Bei einer geschlossenen Feier im Burgtheater hat Direktor Stefan Bachmann die besondere Gabe von Schauspieler Branko Samarovski hervorgehoben. Seine Darbietungen würden viele Menschen zu Tränen rühren – zuletzt auch bei den Proben zu "Wir sind noch einmal davongekommen". Die Laudatio hielt Martin Schwab. Den vom Juwelier Wagner gestifteten Ehrenring überreichte Doyenne Barbara Petritsch.
Branko Samarovski wurde am 9. Juli 1939 in Zemun geboren, das heute ein Stadtteil von Belgrad ist. Bereits mit 14 Jahren begann er in Salzburg eine Lehre als Schlosser. Neben seiner Arbeit in diesem Beruf stand er auf der Elisabethbühne, nahm privaten Schauspielunterricht und schloss schließlich seine Schauspielausbildung am Mozarteum ab.
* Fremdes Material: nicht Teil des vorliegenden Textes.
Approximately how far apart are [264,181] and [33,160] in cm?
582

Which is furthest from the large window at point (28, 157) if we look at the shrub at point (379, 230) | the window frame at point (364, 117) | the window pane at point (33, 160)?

Nach ersten Engagements in Graz und Darmstadt führte ihn sein Weg 1972 ans Stuttgarter Schauspielhaus. Dort lernte er Claus Peymann kennen, mit dem er 1979 ans Schauspielhaus Bochum wechselte. Nach einer Zeit an der Schaubühne Berlin kam er ans Burgtheater, wo er seit 1991 in unzähligen Rollen zu sehen war.
Allein am Burgtheater spielte Samarovski in weit mehr als 50 Rollen. Zu seinen bekanntesten Bühnenfiguren zählen Torquato Tasso und Mephisto in Inszenierungen von Peymann, Enobarbus in "Antonius und Cleopatra" sowie Firs in "Der Kirschgarten" unter der Regie von Peter Stein. Auch als Teufel in Gernot Friedels "Jedermann" am Salzburger Domplatz machte er sich einen Namen. Immer wieder arbeitete er mit Regiegrößen wie Andrea Breth und George Tabori zusammen. 2001 war er für den Nestroy-Preis als Bester Nebendarsteller in "Roberto Zucco" nominiert. 2009 wurde ihm der Titel Kammerschauspieler verliehen.
Auch im Film und Fernsehen ist Samarovski regelmäßig zu sehen. Sein Kinodebüt gab er 1978 in Herbert Achternbuschs Satire "Der junge Mönch". Er spielte unter anderem in mehreren Folgen des "Tatort", in Philipp Stölzls "Nordwand" und in David Schalkos Serie "Braunschlag" aus dem Jahr 2012. Besonders oft arbeitete er mit Michael Haneke zusammen, etwa in den Filmen "71 Fragmente einer Chronologie des Zufalls" (1994), "Wolfszeit" (2003) und "Das weiße Band" (2009).
Für seine Rolle als Invalide Andreas Pum in Hanekes Fernsehfilm "Die Rebellion" nach Joseph Roth wurde Samarovski mit dem Goldenen Kader des Verbands Österreichischer Kameraleute ausgezeichnet. Beim Österreichischen Filmpreis 2017 erhielt er für seine Darstellung im Film "Nebel im August" von Kai Wessel den Preis als bester Nebendarsteller. Die Jury des Filmfestivals Diagonale bezeichnete ihn 2022 bei der Verleihung des Großen Schauspielpreises als "ein Meister mit Charme, Klugheit und Mut".
Zu den lebenden Ehrenmitgliedern des Burgtheaters zählen neben Branko Samarovski die früheren Direktoren Klaus Bachler und Karin Bergmann sowie die Schauspieler Klaus Maria Brandauer, Michael Heltau, Sylvia Lukan, Barbara Petritsch und Martin Schwab.